Uma cena imortalizada por três fotógrafos das varandas do hotel Beijing e que ontem - graças aos patos - conseguiu escapar do tabu que lhe impede de estar nos livros de História na China para penetrar nas principais redes sociais do país.
Sua divulgação foi mais que relevante: para alguns foi a primeira vez que viam a imagem símbolo de uma tragédia que hoje Pequim segue tentando esconder.
Como parte de sua estratégia de silenciar o ocorrido então a poucos dias do aniversário, o governo chinês estreou um novo sistema com o qual pretende tornar menos evidente o estrito controle imposto nas redes.
Antes, se alguém buscava um termo "sensível" - como "Praça da Paz Celestial" - encontrava uma mensagem que dizia que não era possível mostrar resultados devido à "regulação chinesa". Agora, por outro lado, o usuário tem êxito em sua busca, embora não seja o esperado.
"É censura igual, o que fazem é mostrar resultados irrelevantes", explicou à Agência Efe uma usuária chinesa, após introduzir "incidente de Praça da Paz Celestial" no Weibo - similar ao Twitter - e encontrar informação sobre os protestos ocorridos na famosa praça, mas em 1979.
Nem sinal de resultados que deem informação sobre o massacre ocorrido nos arredores do emblemático local na madrugada de 3 para 4 de junho de 1989, quando o governo mandou os tanques às ruas da capital para acabar com os protestos a favor da democracia.
A mensagem que antes assinalava que não havia resultados "de acordo com leis e regulações do país", no entanto, não desapareceu completamente do ciberespaço, de modo que segue aparecendo para buscas como "4 de junho", segundo pôde comprovar a Efe.

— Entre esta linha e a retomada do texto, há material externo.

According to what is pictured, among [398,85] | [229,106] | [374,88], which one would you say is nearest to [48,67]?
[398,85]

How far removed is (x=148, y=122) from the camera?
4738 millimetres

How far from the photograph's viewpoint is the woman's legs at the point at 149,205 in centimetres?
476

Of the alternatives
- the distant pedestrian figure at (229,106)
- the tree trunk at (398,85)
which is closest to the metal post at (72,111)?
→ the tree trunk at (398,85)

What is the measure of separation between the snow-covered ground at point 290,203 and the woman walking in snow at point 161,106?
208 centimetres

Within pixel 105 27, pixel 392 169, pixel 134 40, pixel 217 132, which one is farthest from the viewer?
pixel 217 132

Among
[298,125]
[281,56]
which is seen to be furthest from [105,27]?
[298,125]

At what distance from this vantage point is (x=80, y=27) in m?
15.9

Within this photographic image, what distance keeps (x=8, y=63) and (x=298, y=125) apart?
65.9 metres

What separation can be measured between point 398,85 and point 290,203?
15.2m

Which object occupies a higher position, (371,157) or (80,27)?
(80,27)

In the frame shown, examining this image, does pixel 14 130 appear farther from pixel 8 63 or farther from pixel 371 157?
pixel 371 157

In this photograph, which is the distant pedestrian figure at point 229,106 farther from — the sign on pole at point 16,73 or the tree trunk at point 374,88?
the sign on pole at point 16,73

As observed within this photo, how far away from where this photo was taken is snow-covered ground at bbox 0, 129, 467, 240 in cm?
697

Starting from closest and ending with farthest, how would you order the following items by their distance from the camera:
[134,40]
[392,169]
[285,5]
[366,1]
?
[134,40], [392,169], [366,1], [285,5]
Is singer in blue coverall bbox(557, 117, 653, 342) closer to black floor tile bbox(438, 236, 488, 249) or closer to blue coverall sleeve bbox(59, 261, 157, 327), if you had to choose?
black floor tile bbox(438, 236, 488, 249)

A iniciativa impulsionada pelas autoridades responde ao nervosismo demonstrado pelo governo em torno da lembrança da tragédia de 1989 ano após ano.
Em 2012, a inquietação de Pequim pela explosão de um protesto afetou até a Bolsa de Valores: o aparelho censor chinês bloqueou o termo "Bolsa de Xangai" depois que esta encerrou o pregão aos 64,89 pontos, um número que, separadamente (4 do 6 do 89), evoca a data do massacre de Praça da Paz Celestial.
Este ato responde à preocupação do regime, mas também à sagacidade mostrada pelos chineses, que conseguem encontrar termos com os quais falar de tabus de maneira aberta nas redes.
Para este aniversário, a invenção correu a cargo do número "535", o 35 de maio ou o novo 4 de junho chinês, o código que os usuários utilizam para falar do massacre.
Em forma de pato ou de número, as duas demonstrações de engenhosidade conseguiram romper o silêncio estabelecido.